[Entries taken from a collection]
··········

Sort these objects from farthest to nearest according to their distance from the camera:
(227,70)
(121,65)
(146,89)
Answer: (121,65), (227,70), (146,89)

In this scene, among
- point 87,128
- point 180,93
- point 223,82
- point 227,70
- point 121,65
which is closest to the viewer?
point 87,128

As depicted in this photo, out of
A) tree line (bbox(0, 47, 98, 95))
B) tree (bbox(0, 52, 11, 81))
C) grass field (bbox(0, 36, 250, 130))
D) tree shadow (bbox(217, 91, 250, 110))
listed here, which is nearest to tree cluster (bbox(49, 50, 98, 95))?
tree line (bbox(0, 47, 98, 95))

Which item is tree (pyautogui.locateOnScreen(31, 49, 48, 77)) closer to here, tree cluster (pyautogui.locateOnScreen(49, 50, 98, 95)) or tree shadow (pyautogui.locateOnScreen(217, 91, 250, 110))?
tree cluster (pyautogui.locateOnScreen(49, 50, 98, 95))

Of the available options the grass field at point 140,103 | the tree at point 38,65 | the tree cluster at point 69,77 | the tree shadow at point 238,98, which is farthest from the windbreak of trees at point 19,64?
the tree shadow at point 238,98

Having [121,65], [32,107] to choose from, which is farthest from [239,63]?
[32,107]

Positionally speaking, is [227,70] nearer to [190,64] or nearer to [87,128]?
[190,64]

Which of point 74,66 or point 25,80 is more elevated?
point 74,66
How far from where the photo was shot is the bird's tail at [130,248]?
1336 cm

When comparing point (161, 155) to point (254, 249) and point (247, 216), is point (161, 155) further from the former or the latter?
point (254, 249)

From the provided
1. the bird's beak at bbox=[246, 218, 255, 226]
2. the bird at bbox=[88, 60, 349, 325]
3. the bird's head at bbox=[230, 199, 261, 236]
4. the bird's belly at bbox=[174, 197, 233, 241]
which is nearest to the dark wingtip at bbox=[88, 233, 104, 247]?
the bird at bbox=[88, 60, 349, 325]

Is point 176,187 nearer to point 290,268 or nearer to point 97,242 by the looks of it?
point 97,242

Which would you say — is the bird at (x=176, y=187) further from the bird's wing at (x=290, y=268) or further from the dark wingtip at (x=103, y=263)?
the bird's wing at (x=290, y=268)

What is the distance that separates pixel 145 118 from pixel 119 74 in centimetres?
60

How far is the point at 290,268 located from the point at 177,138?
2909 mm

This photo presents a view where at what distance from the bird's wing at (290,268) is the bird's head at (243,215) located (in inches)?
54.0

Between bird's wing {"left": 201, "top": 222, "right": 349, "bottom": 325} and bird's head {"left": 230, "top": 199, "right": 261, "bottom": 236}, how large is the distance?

··········

• _Aim_
Copy the items above word for word, starting with the line that contains "How far is the" and continuing through the last line of the items.

• _Output of the exercise_
How far is the point at 290,268 located from the point at 177,138?
2909 mm

This photo presents a view where at what distance from the bird's wing at (290,268) is the bird's head at (243,215) located (in inches)?
54.0

Between bird's wing {"left": 201, "top": 222, "right": 349, "bottom": 325} and bird's head {"left": 230, "top": 199, "right": 261, "bottom": 236}, how large is the distance?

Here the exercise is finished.